Further to my piece on how banks had failed customers over phishing by continuing to communicate with them by email and failing to warn customers about possible breaches of security, here’s an example from the world of credit card fraud, which still remains the avenue of choice for most scammers.
Gartner reports in a recent ‘FirstTake’ briefing (no URL available) of the recent arrest of 28 members of an alleged cybercrime ring from seven countries. Gartner’s authors, Avivah Litan and Richard Hunter, reckon that the stated activities of the gang — 1.7 million credit card numbers stolen, with financial losses estimated at $4.3 million — doesn’t “give the entire picture”. The reason: Those figures translate to little more than $2.50 of fraud per stolen card. Much more likely, the two say, is that the gang used a small number of them to perpetrate big frauds, and the rest of the cards weren’t used, or were protected in some way by fraud detection software.
This, Gartner says, begs a question: If your credit card number is stolen, but no one successfully buys something with it, are you informed? No, Gartner says. Issuers “reason that they don’t know whether the card theft will ever result in fraud, and that it costs too much (about $10) and poses too much inconvenience to close an account and issue a new card.” This, sadly, is the same sort of fuzzy logic the bank in yesterday’s piece was using: ‘Our customers’ security has just been compromised but until something bad happens, let’s not worry them about it.’ As Gartner says: “The stolen card information will likely be used one day to commit either new account fraud or card fraud. Consumers would be better protected if they knew their card number had been stolen.”

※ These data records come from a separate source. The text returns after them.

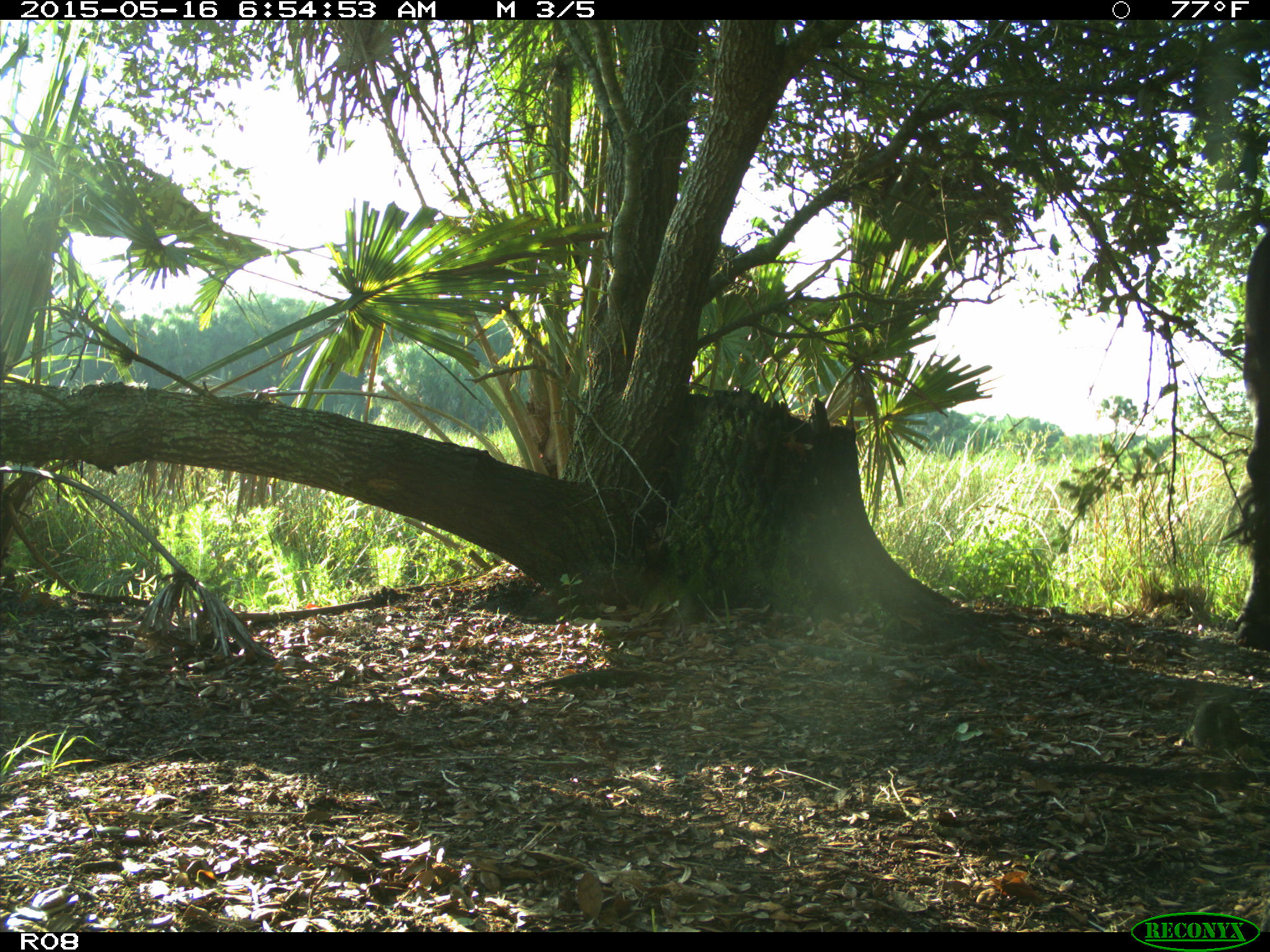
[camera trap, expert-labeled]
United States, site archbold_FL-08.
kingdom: Animalia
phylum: Chordata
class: Mammalia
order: Artiodactyla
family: Bovidae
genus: Bos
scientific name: Bos taurus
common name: domestic cow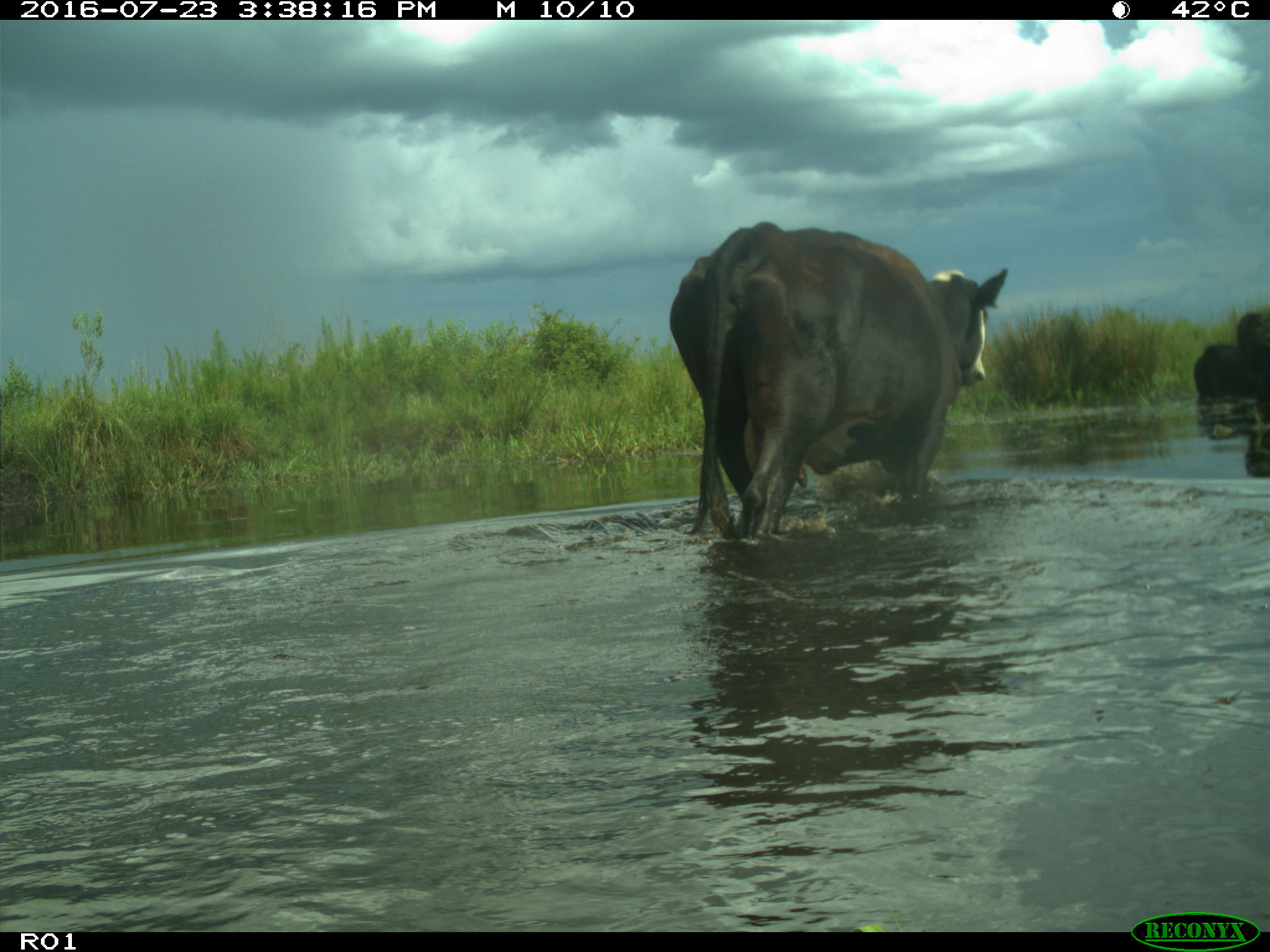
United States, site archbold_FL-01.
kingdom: Animalia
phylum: Chordata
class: Mammalia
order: Artiodactyla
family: Bovidae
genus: Bos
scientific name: Bos taurus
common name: domestic cow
Bos taurus (domestic cow).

My suspicion is that banks don’t want to inform customers of the problem, not just because of expense, but because they don’t want to scare them. Credit card fraud is a massive industry, processing, or attempting to process, millions of stolen card numbers a day. Most of those transactions don’t go through, for one reason or another. But how would you feel if your bank was not telling you that your credit card was out there, circulating on the darker corners of the Internet? My guess is you’d rather know about it, just as you’d rather know whether your account is vulnerable to phishers. Ignorance is not bliss.